How much gold is there in the world?

A large gold nugget on copper scales.

Gold is a heavy metal and one of Earth's rarer elements, formed in space when neutron stars collide. But just how rare is gold on Earth, and how much of it is there in the world now?

To answer these questions, it is easiest to start with the amount of gold that humans have mined to date. The U.S. Geological Survey (USGS) estimates that throughout history, humans have extracted about 206,000 tons (187,000 metric tons) of gold from rocks and rivers, with much of the gold mined and produced today used to make jewelry.

This estimate is significantly smaller than the one given by the World Gold Council, which states that 238,391 tons (216,265 metric tons) of gold has been mined to date — an amount that would fit in a cube measuring approximately 72 feet (22 meters) on each side. About 45% of this gold has been used to craft jewelry, 22% is kept in collections as gold bars and coins, and 17% is stored in central banks, the council notes.

Source records
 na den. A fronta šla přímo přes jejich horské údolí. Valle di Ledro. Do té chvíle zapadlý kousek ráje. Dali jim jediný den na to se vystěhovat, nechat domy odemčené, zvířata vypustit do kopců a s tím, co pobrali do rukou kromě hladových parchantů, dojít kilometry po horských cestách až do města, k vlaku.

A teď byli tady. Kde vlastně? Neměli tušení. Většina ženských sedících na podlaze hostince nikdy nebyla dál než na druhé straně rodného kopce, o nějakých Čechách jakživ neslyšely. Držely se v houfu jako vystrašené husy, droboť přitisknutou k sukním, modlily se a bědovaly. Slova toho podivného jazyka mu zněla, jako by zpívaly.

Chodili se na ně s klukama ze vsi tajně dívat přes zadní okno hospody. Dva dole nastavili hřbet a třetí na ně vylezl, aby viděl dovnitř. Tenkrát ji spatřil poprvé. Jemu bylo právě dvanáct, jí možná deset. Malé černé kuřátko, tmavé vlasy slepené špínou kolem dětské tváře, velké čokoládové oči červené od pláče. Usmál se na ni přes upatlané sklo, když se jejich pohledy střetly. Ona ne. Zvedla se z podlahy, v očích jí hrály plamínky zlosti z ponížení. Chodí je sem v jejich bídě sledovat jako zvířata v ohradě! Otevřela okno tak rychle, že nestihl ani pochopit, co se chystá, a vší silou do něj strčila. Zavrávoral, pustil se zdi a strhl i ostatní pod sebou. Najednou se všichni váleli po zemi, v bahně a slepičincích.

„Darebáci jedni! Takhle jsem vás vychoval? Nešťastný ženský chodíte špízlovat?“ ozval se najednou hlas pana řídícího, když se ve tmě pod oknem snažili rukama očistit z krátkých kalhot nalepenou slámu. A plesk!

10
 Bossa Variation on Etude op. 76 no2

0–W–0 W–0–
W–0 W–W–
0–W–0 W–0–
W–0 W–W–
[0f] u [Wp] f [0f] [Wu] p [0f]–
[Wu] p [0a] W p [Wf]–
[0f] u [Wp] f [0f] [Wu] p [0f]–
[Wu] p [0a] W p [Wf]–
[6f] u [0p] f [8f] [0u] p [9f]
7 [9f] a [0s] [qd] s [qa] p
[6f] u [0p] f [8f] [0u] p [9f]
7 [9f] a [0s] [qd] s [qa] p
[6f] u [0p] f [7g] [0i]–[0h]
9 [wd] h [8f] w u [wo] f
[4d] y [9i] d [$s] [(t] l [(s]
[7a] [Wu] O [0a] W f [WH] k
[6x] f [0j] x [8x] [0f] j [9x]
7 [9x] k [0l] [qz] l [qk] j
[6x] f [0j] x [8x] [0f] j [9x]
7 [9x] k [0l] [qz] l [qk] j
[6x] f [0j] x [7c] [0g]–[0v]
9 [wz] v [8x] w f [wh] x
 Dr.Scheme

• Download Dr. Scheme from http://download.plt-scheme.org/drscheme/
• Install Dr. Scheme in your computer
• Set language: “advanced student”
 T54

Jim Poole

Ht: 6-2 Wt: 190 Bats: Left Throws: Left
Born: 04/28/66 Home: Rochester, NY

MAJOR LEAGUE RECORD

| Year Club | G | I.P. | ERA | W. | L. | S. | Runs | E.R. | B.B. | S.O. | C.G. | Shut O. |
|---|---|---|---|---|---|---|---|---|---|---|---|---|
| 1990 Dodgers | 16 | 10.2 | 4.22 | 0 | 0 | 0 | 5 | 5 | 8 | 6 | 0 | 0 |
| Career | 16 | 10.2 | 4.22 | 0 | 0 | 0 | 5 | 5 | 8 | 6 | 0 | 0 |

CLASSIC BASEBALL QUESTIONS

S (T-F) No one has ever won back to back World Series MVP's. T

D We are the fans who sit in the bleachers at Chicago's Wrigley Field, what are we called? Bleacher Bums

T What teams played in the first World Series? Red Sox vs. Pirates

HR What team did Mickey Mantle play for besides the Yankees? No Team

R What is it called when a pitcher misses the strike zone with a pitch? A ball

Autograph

=== Tasks to complete ===
1 - Repeat, word for word, the stretch of the passage on the world's gold from "A large gold" through "the world now?".
2 - Answer these from the passage on the world's gold:
(a) In what event does the passage say gold is formed in space?
(b) How many metric tons of gold does the USGS estimate humans have extracted throughout history?
(c) What percentage of the gold mined to date does the World Gold Council say is stored in central banks?

=== Results in order ===
1 -
A large gold nugget on copper scales.

Gold is a heavy metal and one of Earth's rarer elements, formed in space when neutron stars collide. But just how rare is gold on Earth, and how much of it is there in the world now?

2 -
(a) When neutron stars collide.
(b) About 187,000 metric tons.
(c) 17%.